And strong and fair the south wind blew, and fleet Their voyaging, so merrily they fled To win that haven where the waters sweet Of clear Eurotas with the brine are wed, And swift their chariots and their horses sped To pleasant Lacedaemon, lying low Grey in the shade of sunset, but the head Of tall Taygetus like fire did glow.
LII.
And what but this is sweet: at last to win The fields of home, that change not while we change;To hear the birds their ancient song begin;To wander by the well-loved streams that range Where not one pool, one moss-clad stone is strange, Nor seem we older than long years ago, Though now beneath the grey roof of the grange The children dwell of them we used to know?
LIII.
Came there no trouble in the later days To mar the life of Helen, when the old Crowns and dominions perish'd, and the blaze Lit by returning Heraclidae roll'd Through every vale and every happy fold Of all the Argive land? Nay, peacefully Did Menelaus and the Queen behold The counted years of mortal life go by.
LIV.
"Death ends all tales," but this he endeth not;They grew not grey within the valley fair Of hollow Lacedaemon, but were brought To Rhadamanthus of the golden hair, Beyond the wide world's end; ah never there Comes storm nor snow; all grief is left behind, And men immortal, in enchanted air, Breathe the cool current of the Western wind.
LV.
But Helen was a Saint in Heathendom, A kinder Aphrodite; without fear Maidens and lovers to her shrine would come In fair Therapnae, by the waters clear Of swift Eurotas; gently did she hear All prayers of love, and not unheeded came The broken supplication, and the tear Of man or maiden overweigh'd with shame.
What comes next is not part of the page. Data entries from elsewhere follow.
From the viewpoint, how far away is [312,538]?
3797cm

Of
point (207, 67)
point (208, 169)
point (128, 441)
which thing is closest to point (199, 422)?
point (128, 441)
O'er Helen's shrine the grass is growing green, In desolate Therapnae; none the less Her sweet face now unworshipp'd and unseen Abides the symbol of all loveliness, Of Beauty ever stainless in the stress Of warring lusts and fears;--and still divine, Still ready with immortal peace to bless Them that with pure hearts worship at her shrine.
NOTE
[In this story in rhyme of the fortunes of Helen, the theory that she was an unwilling victim of the Gods has been preferred. Many of the descriptions of manners are versified from the Iliad and the Odyssey.
The description of the events after the death of Hector, and the account of the sack of Troy, is chiefly borrowed from Quintus Smyrnaeus.]
The character and history of Helen of Troy have been conceived of in very different ways by poets and mythologists. In attempting to trace the chief current of ancient traditions about Helen, we cannot really get further back than the Homeric poems, the Iliad and Odyssey. Philological conjecture may assure us that Helen, like most of the characters of old romance, is "merely the Dawn," or Light, or some other bright being carried away by Paris, who represents Night, or Winter, or the Cloud, or some other power of darkness. Without discussing these ideas, it may be said that the Greek poets (at all events before allegorical explanations of mythology came in, about five hundred years before Christ) regarded Helen simply as a woman of wonderful beauty. Homer was not thinking of the Dawn, or the Cloud when he described Helen among the Elders on the Ilian walls, or repeated her lament over the dead body of Hector. The Homeric poems are our oldest literary documents about Helen, but it is probable enough that the poet has modified and purified more ancient traditions which still survive in various fragments of Greek legend.
In Homer Helen is always the daughter of Zeus. Isocrates tells us ("Helena," 211 b) that "while many of the demigods were children of Zeus, he thought the paternity of none of his daughters worth claiming, save that of Helen only." In Homer, then, Helen is the daughter of Zeus, but Homer says nothing of the famous legend which makes Zeus assume the form of a swan to woo the mother of Helen.
Unhomeric as this myth is, we may regard it as extremely ancient.
Very similar tales of pursuit and metamorphosis, for amatory or other purposes, among the old legends of Wales, and in the "Arabian Nights," as well as in the myths of Australians and Red Indians.
Again, the belief that different families of mankind descend from animals, as from the Swan, or from gods in the shape of animals, is found in every quarter of the world, and among the rudest races.
Many Australian natives of to-day claim descent, like the royal house of Sparta, from the Swan. The Greek myths hesitated as to whether Nemesis or Leda was the bride of the Swan. Homer only mentions Leda among "the wives and daughters of mighty men," whose ghosts Odysseus beheld in Hades: "And I saw Leda, the famous bedfellow of Tyndareus, who bare to Tyndareus two sons, hardy of heart, Castor, tamer of steeds, and the boxer Polydeuces." These heroes Helen, in the Iliad (iii. 238), describes as her mother's sons. Thus, if Homer has any distinct view on the subject, he holds that Leda is the mother of Helen by Zeus, of the Dioscuri by Tyndareus.